* _TASK BRIEF_
Retype each record below word for word, pictures excluded.

[RECORDED INFORMATION Boundary: Start]

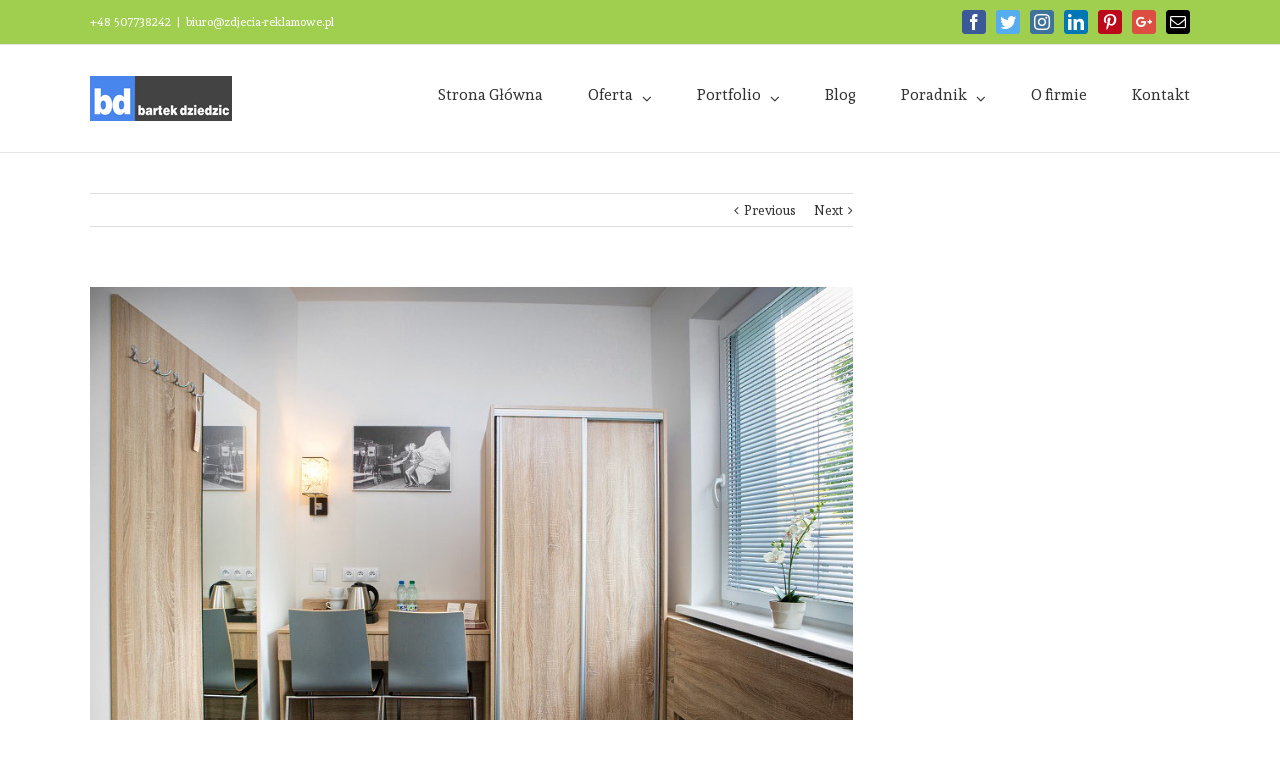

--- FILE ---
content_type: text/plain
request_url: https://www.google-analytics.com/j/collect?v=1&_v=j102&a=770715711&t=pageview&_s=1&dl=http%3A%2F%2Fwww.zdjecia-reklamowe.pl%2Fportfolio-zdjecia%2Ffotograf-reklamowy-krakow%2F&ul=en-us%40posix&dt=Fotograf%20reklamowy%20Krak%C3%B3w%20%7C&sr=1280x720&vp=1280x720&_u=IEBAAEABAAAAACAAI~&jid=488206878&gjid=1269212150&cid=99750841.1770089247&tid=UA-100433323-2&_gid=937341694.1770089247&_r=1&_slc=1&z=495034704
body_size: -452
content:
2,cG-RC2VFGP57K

[RECORDED INFORMATION Boundary: End]

* _RESPONSE TO THE TASK_
--- FILE ---
content_type: text/plain
request_url: https://www.google-analytics.com/j/collect?v=1&_v=j102&a=770715711&t=pageview&_s=1&dl=http%3A%2F%2Fwww.zdjecia-reklamowe.pl%2Fportfolio-zdjecia%2Ffotograf-reklamowy-krakow%2F&ul=en-us%40posix&dt=Fotograf%20reklamowy%20Krak%C3%B3w%20%7C&sr=1280x720&vp=1280x720&_u=IEBAAEABAAAAACAAI~&jid=488206878&gjid=1269212150&cid=99750841.1770089247&tid=UA-100433323-2&_gid=937341694.1770089247&_r=1&_slc=1&z=495034704
body_size: -452
content:
2,cG-RC2VFGP57K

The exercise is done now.